Para Katırı ve Su Katırı

İki katır, biri tuz yüklenmiş, öbürü de iki çuval yükü para, gidiyorlarmış. Nasıl para sahibi insanlar kurum kurum kurumlanırsa, “Benim param var, ben zenginim, işim iş, tuttuğum gümüştür bu dünyada,” diye yanlarına varılmazsa, bu para yüklü katır da öylesi bir tavırdaymış. Yolda giderken ikide bir durur, aşağılayan gözlerle arkadaşı tuz yüklü katırı süzer, “ak cık ak” edip baş sallarmış.

Giderlerken giderlerken nerden çıkmışsa çıkmış, yerden biter gibi, haydutlar önlerine durmuş. Tabii,’ tuz yüklü katırla bir alıp verecekleri olmadığından hemen para yüklüsüne saldırmışlar.

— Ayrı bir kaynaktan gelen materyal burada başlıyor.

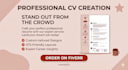 a professional CV writing service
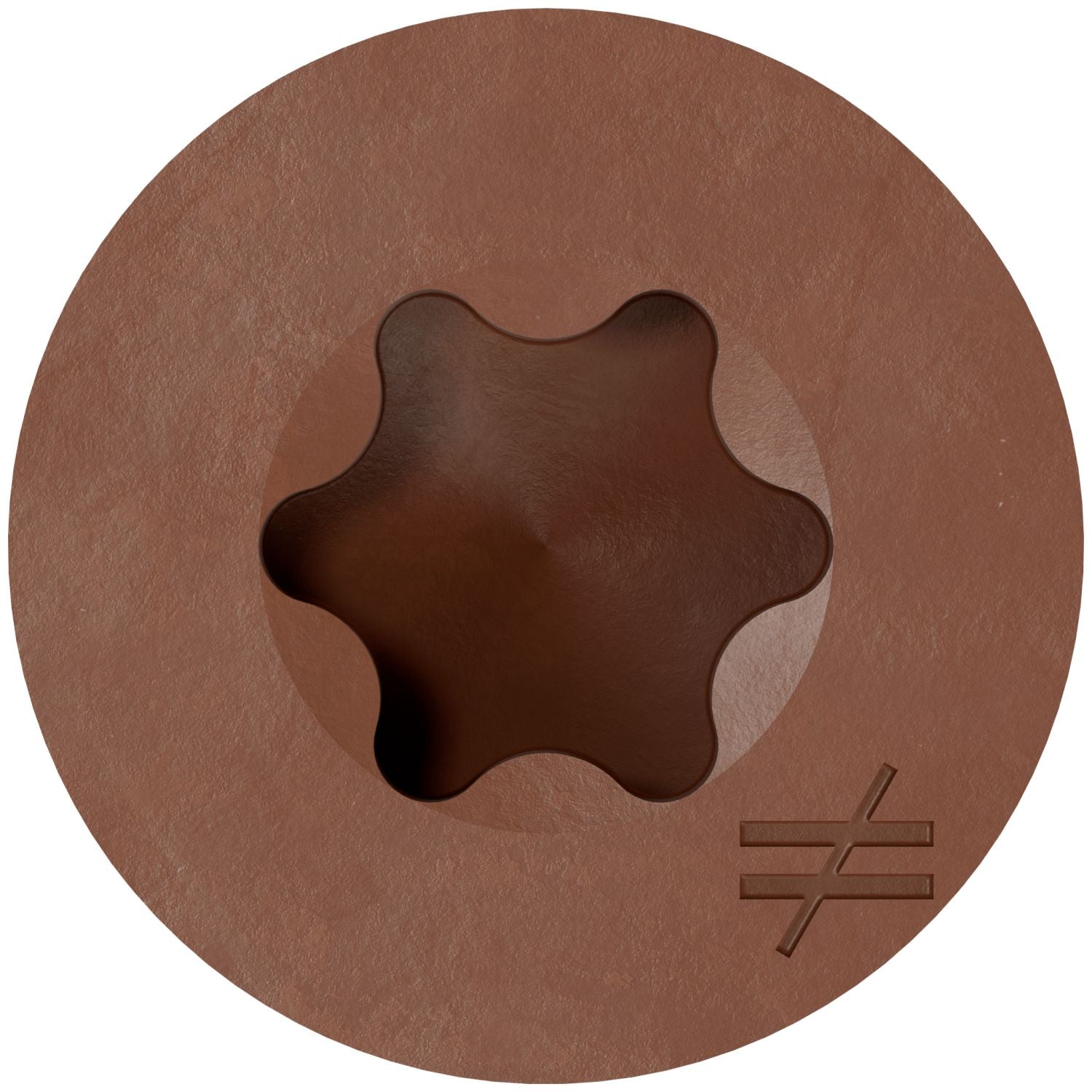 Simpson Strong-Tie DSVR312MB Deck-Drive DSV WOOD Screw,  #10 x 3-1/2-in. T-25, Flat Head, Quik Guard, Red, 1000-Pack
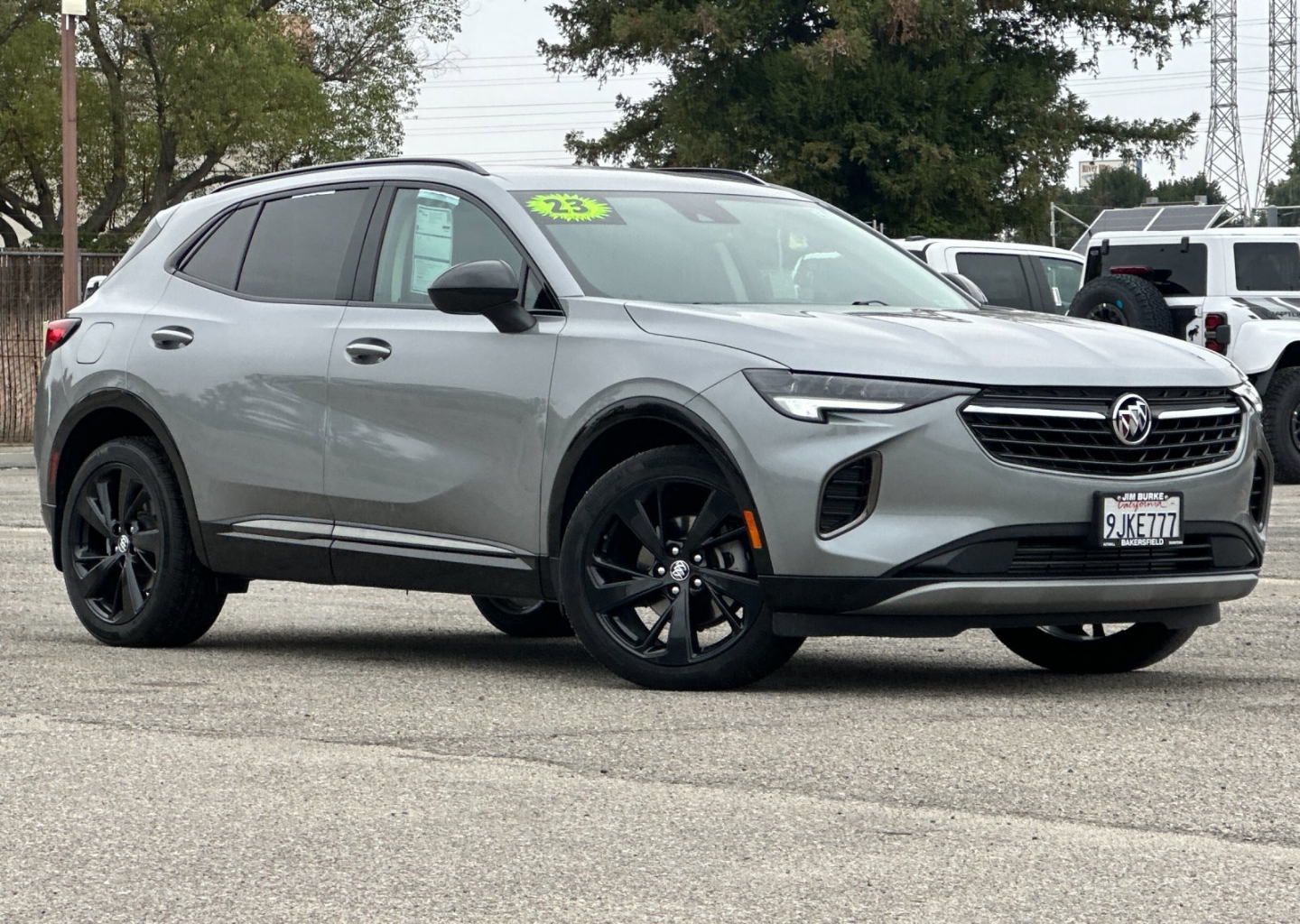 2023 Buick Envision Preferred's photo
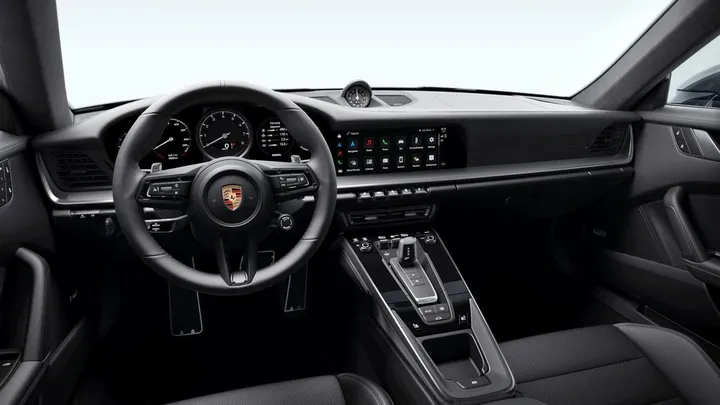 Porsche 992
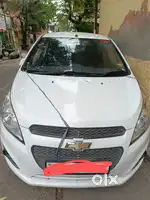 Chevrolet Beat 2017 Petrol Well Maintained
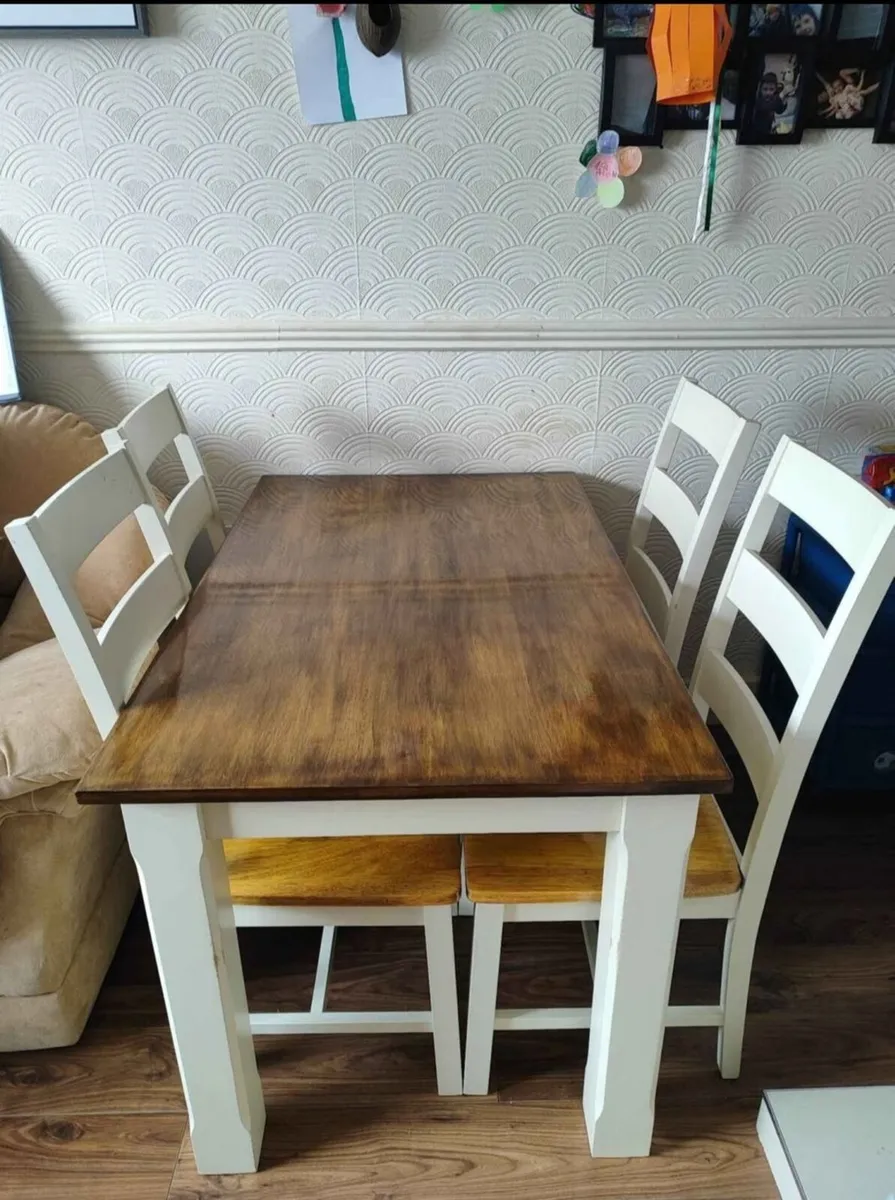 Dining Table - Image 1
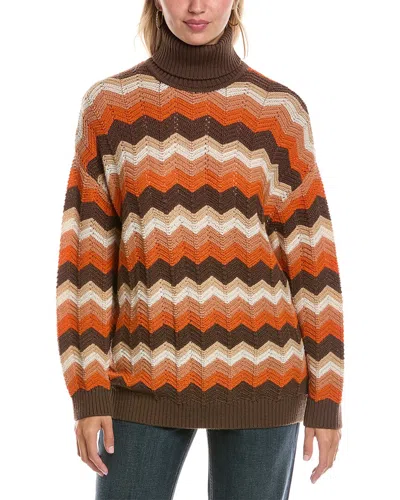 MISSONI MISSONI WOOL-BLEND SWEATER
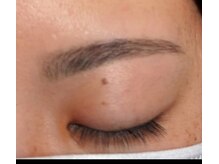 エヌプラスアイラッシュサロン(n plus eyelash salon)/福島市森合/まつ毛/眉毛/耳ツボ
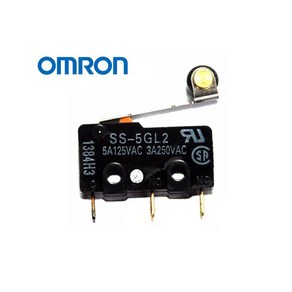 OMRON SS-5GL2 SS-5GL SS-5GL13-F 마이크로 스위치, 1개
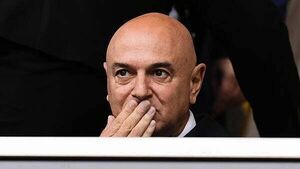 Daniel Levy exit not expected to lead to sale of Tottenham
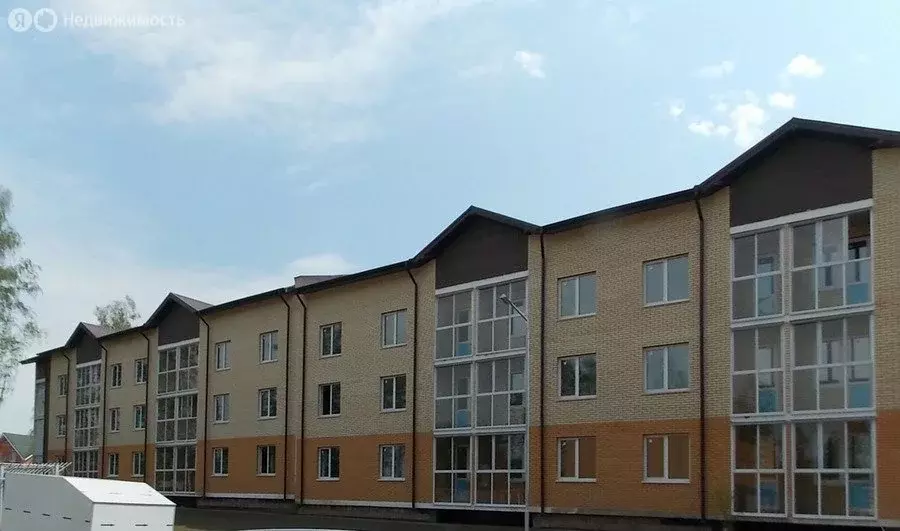 3-комнатная квартира: деревня Мотяково, 66к9 (66 м) - Фото 2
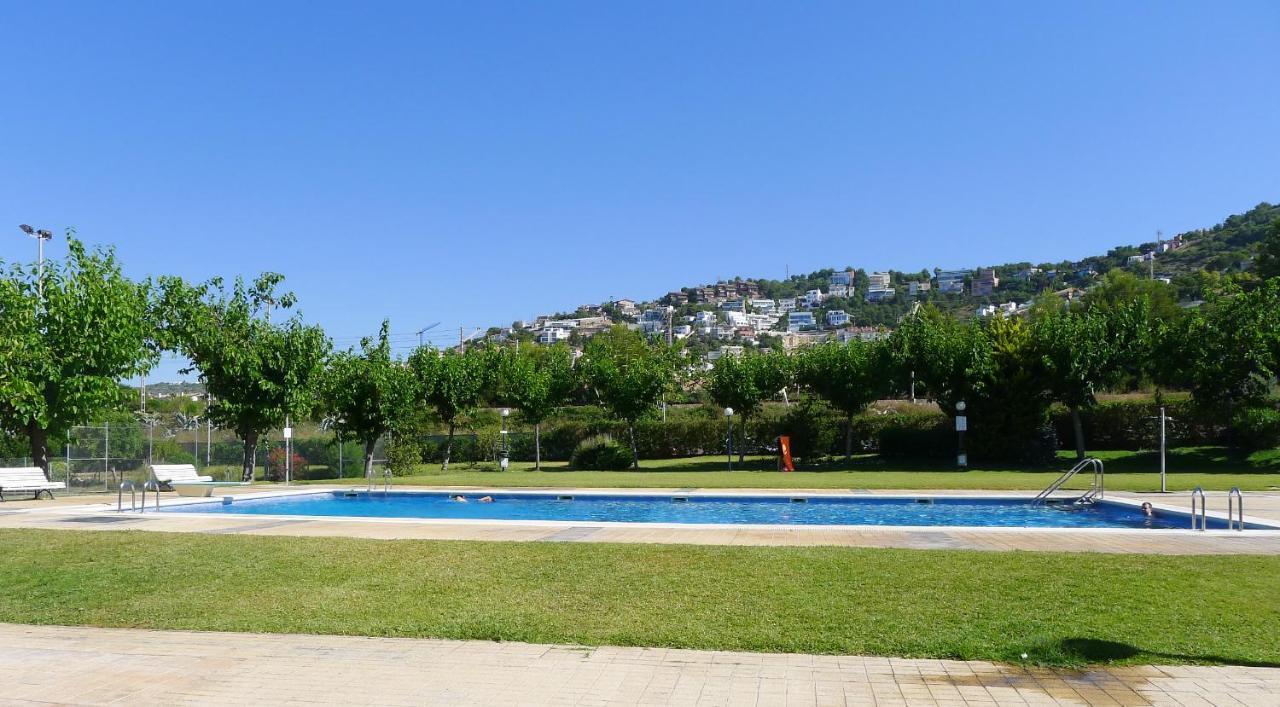 La Marina Seaview Penthouse Appartement Sitges Buitenkant foto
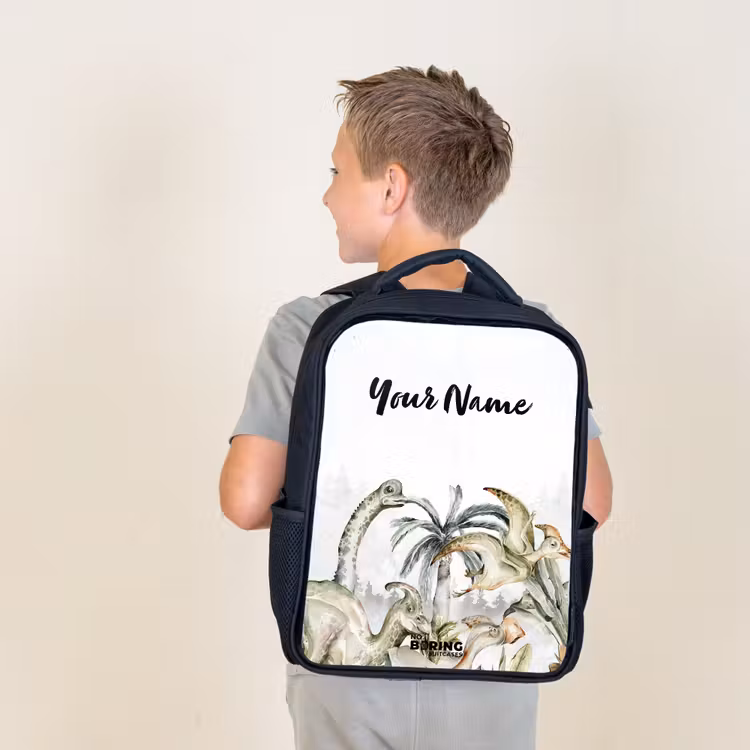 Kids backpack - Dino Jungle — 2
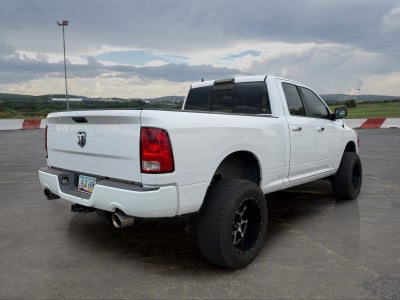 2015 RAM 1500 Big Horn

Para yüklü katır diretmiş, hemen savunmaya geçmiş. Vay, sen misin bunu yapan! Haydutlar sopalarıyla kornalarıyla bir girişmişler buna, perperişan etmişler.

Para yüklü katır az kalsın canından olacakmış. Hüngür hüngür ağlamış, haydutların ayaklarına kapanıp aman dilemiş. Haydutlar paraları almış, kaçıp gitmişler sonra.

Para yüklü katır, sümüğünü çeke çeke, tuz yüklü arkadaşına sokulmuş:

“Gördün mü başıma gelenleri, a kardeş?” demiş. “Anamdan emdiğim sütü nasıl fitil fitil burnumdan getirdiler. Bana bunu yaparlarken sana ellerini bile sürmediler. Haktan reva mı, yani?”

“Eee,” demiş öteki katır, “büyük başın derdi büyük olur, kardeş! Bilmez misin bunu? Sen de benim gibi üç kuruşluk yük taşısaydın, kimse ciddiye almaz, ‘Allahın bir garibi, bırakalım geçsin gitsin’ der, kılına bile dokunmazlardı.”